#### Auszug

Hast du dir mal die AGBs von Steam durchgelesen? Die stehen Origin in nichts nach. Was meinst du, warum ich eine solche Abneigung gegen solche "Services" habe?

Grüsse,
Deimos


----------



## skuttner (12. Juli 2011)

das was ea macht macht steam doch schon laaaaaaaaange...(gibt es valve-spiele bei origin? nicht zu vergessen auch die "steamworks-spiele")

klar würds mich nerven wenn ich viele solcher "steams" brauch,. aber 2 finde ich nicht schlimm...
im gegenteil: vll verbessert sich dadurch für uns user viel, da origin mehr anbieten muss um steam zu schlagen (und steam dann auch)


----------



## Duebelmaster (12. Juli 2011)

skuttner schrieb:


> allerdings muss ich auch sagen bei mir wichtigen spielen (wie bf3) werd ich wohl doch die dvd holen, aber bei vielen anderen spielen kann ich mir das sparen, was auch gut so ist...
> aber wer nur cds und dvds mag....ich sag nur: EINMAL umziehen


 
Sorry, aber ich möchte nach wie vor etwas in der Hand halten können für mein Geld, zumal die Download-Varianten auch noch teurer sind.
Bin vor einem halben Jahr wieder von CDs auf Platten (Vinyl, LP) umgestiegen und kann es nur jedem empfehlen. Man hat richtig was in der Hand, ist viel konzentrierter beim zuhören (ich hasse zappende Leute ^^) und die Qualität bei richtigem Equipment ist einfach nur umwerfend.
Die meisten Titel, die ich höre, sind bei ITunes und dergleichen ohnehin nicht zu finden.
Preislich gibt es kaum Unterschiede zu CDs, ich kann es daher nur jedem Sammler und Musikliebhaber empfehlen auf Platten umzusteigen bzw. diesem Format eine Chance zu geben. 
Tüfteln kann man da ebenfalls sehr sehr viel. 

DVDs in Kombination mit Steam (jetzt nicht unbedingt das Aktivierungsverfahren) empfinde ich persönlich aber als angenehm.
Egal wo man ist, Spiel downloaden und zocken ist definitiv ein Vorteil.

########
#### Datensätze

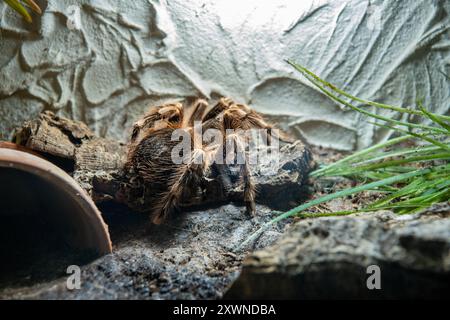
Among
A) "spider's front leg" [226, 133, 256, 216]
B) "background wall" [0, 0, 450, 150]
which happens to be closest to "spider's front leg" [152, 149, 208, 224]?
"spider's front leg" [226, 133, 256, 216]

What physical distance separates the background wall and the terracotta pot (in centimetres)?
87

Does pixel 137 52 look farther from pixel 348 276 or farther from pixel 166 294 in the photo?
pixel 348 276

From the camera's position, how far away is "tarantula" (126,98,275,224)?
1590 millimetres

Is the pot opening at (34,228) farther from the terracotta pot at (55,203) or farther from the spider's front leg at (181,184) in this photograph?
the spider's front leg at (181,184)

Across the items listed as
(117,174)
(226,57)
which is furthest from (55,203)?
(226,57)

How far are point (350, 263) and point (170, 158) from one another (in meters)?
1.06

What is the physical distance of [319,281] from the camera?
75 cm

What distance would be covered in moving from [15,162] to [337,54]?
6.52 ft

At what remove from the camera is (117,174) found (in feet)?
5.28

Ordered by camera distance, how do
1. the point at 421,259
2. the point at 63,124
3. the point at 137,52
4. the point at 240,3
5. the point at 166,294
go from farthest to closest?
the point at 137,52 → the point at 240,3 → the point at 63,124 → the point at 166,294 → the point at 421,259

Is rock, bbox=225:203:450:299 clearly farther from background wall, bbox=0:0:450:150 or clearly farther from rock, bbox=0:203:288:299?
background wall, bbox=0:0:450:150

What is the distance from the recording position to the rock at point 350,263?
69 centimetres
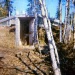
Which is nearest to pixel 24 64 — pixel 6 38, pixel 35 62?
pixel 35 62

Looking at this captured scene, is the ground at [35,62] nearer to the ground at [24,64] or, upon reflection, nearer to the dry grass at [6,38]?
the ground at [24,64]

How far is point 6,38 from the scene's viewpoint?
1038 inches

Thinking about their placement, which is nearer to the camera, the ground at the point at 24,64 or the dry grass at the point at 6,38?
the ground at the point at 24,64

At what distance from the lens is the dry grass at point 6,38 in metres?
24.2

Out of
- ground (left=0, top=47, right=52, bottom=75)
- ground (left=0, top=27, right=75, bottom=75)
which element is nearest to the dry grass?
ground (left=0, top=27, right=75, bottom=75)

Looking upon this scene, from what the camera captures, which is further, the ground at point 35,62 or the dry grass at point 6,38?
the dry grass at point 6,38

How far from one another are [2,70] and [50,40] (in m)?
5.45

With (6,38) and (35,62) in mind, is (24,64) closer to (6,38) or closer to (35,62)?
(35,62)

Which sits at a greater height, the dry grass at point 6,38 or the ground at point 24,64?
the dry grass at point 6,38

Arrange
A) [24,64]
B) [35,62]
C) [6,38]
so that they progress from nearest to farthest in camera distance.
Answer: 1. [24,64]
2. [35,62]
3. [6,38]

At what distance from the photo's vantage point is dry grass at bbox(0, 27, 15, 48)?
24.2 meters

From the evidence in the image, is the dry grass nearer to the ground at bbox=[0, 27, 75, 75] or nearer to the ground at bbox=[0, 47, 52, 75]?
the ground at bbox=[0, 27, 75, 75]

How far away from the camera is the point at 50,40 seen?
9742 mm

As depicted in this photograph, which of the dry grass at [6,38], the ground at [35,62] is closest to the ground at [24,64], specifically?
the ground at [35,62]
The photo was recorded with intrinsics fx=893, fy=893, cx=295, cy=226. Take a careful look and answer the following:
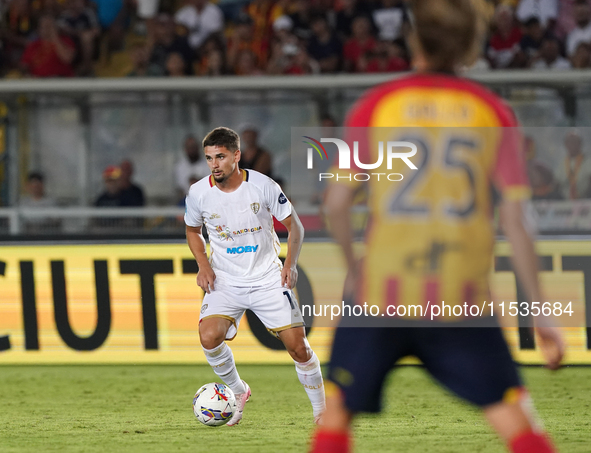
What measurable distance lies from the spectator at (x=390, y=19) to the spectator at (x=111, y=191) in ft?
12.7

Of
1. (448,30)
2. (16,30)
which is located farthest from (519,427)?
(16,30)

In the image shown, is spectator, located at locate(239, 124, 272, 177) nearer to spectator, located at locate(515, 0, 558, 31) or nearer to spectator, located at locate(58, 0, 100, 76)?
spectator, located at locate(58, 0, 100, 76)

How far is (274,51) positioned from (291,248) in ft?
20.5

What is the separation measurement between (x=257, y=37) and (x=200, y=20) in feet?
3.04

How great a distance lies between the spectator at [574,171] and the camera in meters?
9.79

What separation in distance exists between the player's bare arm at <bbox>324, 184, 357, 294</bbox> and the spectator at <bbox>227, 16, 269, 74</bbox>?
894 cm

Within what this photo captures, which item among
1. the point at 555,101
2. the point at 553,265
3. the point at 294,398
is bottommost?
the point at 294,398

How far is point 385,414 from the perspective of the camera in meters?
6.10

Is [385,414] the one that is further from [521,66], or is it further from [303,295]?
[521,66]

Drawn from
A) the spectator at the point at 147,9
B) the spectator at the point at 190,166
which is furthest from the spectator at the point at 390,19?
the spectator at the point at 147,9

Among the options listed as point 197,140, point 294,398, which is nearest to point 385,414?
point 294,398

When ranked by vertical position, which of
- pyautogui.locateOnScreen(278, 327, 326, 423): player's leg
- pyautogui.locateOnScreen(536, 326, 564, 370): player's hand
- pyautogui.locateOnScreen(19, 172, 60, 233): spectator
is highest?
pyautogui.locateOnScreen(536, 326, 564, 370): player's hand

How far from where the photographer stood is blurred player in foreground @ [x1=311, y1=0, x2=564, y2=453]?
8.51 ft

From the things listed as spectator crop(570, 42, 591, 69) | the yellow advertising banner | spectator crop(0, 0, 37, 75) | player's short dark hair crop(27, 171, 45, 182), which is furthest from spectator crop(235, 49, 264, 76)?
spectator crop(570, 42, 591, 69)
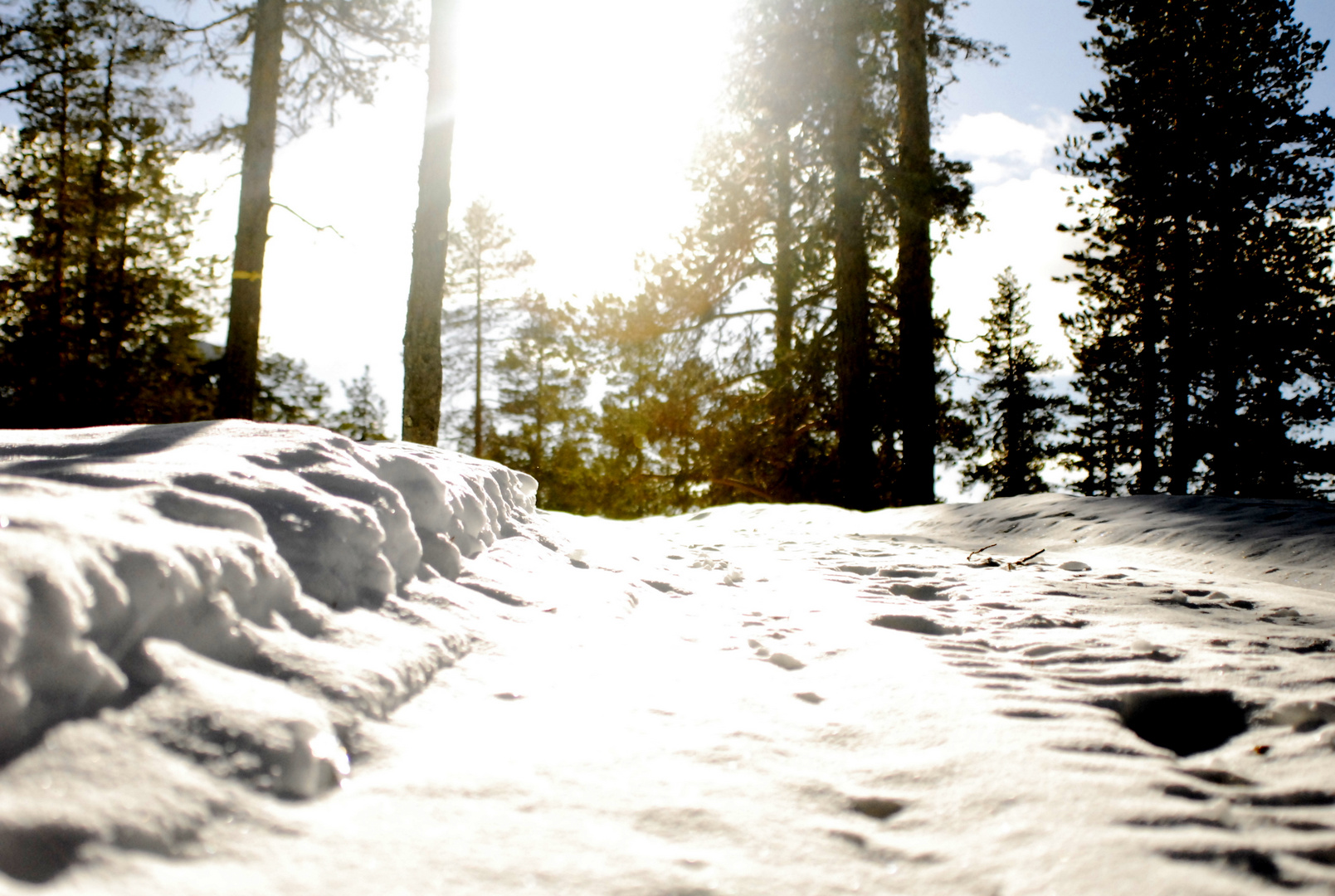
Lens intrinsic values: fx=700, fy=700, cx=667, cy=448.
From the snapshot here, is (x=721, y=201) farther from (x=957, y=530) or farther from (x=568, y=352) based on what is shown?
(x=957, y=530)

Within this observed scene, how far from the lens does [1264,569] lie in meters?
3.17

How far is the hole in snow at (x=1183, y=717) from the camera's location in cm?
132

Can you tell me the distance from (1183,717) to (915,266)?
28.8ft

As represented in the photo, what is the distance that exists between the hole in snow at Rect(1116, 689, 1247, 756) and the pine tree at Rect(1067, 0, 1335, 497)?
47.0 feet

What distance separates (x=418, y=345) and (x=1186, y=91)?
15593 mm

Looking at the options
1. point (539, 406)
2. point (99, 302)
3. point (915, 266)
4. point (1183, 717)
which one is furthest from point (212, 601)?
point (539, 406)

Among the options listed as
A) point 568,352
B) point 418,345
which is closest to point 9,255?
point 568,352

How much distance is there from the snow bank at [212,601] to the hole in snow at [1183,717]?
1.42 metres

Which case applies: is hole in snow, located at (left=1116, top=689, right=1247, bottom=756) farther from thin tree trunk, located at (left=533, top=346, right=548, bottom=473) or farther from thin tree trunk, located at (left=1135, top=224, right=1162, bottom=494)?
thin tree trunk, located at (left=533, top=346, right=548, bottom=473)

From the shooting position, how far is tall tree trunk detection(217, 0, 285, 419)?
7629mm

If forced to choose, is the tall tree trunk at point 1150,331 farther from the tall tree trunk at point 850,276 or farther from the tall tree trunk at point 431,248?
the tall tree trunk at point 431,248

########

- _Aufgabe_
Wann ist Duebelmaster laut dem Auszug wieder von CDs auf Platten umgestiegen?

- _Antwort_
Vor einem halben Jahr.